The authors concluded that administration of IL-2 before structured treatment interruption did not prolong the time it took for CD4 cell counts to fall below 350 cells/mm³. A treatment interruption strategy utilizing a CD4 cell threshold of less than 350 cells/mm³ for restarting HAART “appears generally safe,” they said, with most subjects in both arms remaining off antiretroviral therapy for more than one year. The researchers added that the implications of their results include the potential advantage of starting HAART at a higher CD4 cell counts while avoiding drug resistance, and recommended further evaluation of immunomodulators or drugs to reduce T-cell activation and virological rebound during treatment breaks.

Hydroxyurea

Mark Bloch, MB BS, and colleagues evaluated the role of hydroxyurea in enhancing virological control during structured treatment interruptions in patients with primary (acute) HIV infection. The researchers noted that such interruptions have been proposed as a way to improve virological control during primary infection by stimulating HIV-specific T-lymphocyte immunity; addition of hydroxyurea may reduce viral production from activated CD4 cells.

This study included 68 patients (all gay men) with primary HIV infection. The median baseline viral load was 5.73 log₁₀ copies/mL and the median CD4 cell count was 517 cells/mm³. For up to 12 months, all subjects received a standardized antiretroviral regimen consisting of:

• 800 mg twice-daily indinavir (Crixivan)
• 100 mg twice-daily ritonavir (Norvir)
• 400 mg once-daily ddI (didanosine, Videx), and
• either 40 mg twice-daily d4T (stavudine, Zerit) or 150 mg twice-daily 3TC (lamivudine, Epivir).

In addition, subjects were randomly assigned to either receive or not receive 500 mg twice-daily hydroxyurea. If virological suppression was achieved (< 50 copies/mL), up to three structured treatment interruptions were undertaken. Two antiretroviral cycles were permitted after each interruption if viral load rebounded to more than 5000 copies/mL. Treatment success was defined as maintaining a viral load below 5000 copies/mL for six months after interruption of antiretroviral therapy.

Results

• Treatment success rates did not differ significantly between individuals receiving and not receiving hydroxyurea.
• 9 patients in each arm (26% and 27%, respectively) maintained viral loads less than 5000 copies/mL (P = 0.88).
• 11 out of 59 patients (19%) achieved virological control after one treatment interruption, 1 of out 41 (2%) after two interruptions, and 6 out of 36 (17%) after three interruptions.
• Serious adverse events were observed in 9 out of 35 patients (26%) using hydroxyurea, and 3 out of 33 (9%) in the HAART-only group (P = 0.28).
• CD4 cell increases were significantly blunted in the hydroxyurea arm compared with the HAART-only group after the initial treatment phase (101 vs 196 cells/mm³, respectively; P = 0.006).

Conclusion

The authors concluded that hydroxyurea was not found to be beneficial when used in association with structured treatment interruption during primary HIV infection.

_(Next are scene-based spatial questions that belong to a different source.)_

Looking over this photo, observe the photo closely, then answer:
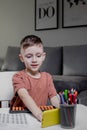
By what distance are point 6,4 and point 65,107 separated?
3.36 m

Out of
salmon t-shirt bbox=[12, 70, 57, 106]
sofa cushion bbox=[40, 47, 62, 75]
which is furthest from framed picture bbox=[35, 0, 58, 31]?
salmon t-shirt bbox=[12, 70, 57, 106]

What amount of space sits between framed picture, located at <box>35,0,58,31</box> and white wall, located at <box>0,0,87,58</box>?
2.7 inches

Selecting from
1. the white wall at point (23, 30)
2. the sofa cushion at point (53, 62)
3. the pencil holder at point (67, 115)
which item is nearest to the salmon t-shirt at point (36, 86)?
the pencil holder at point (67, 115)

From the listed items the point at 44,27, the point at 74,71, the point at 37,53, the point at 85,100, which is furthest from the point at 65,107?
the point at 44,27

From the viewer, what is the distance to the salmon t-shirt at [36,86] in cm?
106

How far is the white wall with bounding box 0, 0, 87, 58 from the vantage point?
3334 millimetres

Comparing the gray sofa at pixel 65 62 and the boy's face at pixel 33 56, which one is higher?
the boy's face at pixel 33 56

Together, these studies suggest that adjunct therapies tested to date do not facilitate safe treatment interruption. IL-2 did not prolong the time it took for CD4 cell counts to fall below 350 cells/mm³, and hydroxyurea was actually associated with smaller CD4 cell increases. While structured treatment interruption appeared relatively safe, these studies were small and were conducted before the latest disappointing results from much larger trials were announced.

6/23/06

Reference

K Henry, D Katzenstein, DW Cherng, and others. A Pilot Study Evaluating Time to CD4 T-cell Count <350 cells/mm³ after Treatment Interruption Following Antiretroviral Therapy +/- Interleukin 2: Results of ACTG A5102. Journal of Acquired Immune Deficiency Syndromes 42(2): 140-149. June 2006.

M Bloch, T Mark, FP Dip, and others. The Role of Hydroxyurea in Enhancing the Virologic Control Achieved through Structured Treatment Interruption in Primary HIV Infection: Final Results from a Randomized Clinical Trial (Pulse). Journal of Acquired Immune Deficiency Syndromes 42(2): 192-202. June 2006.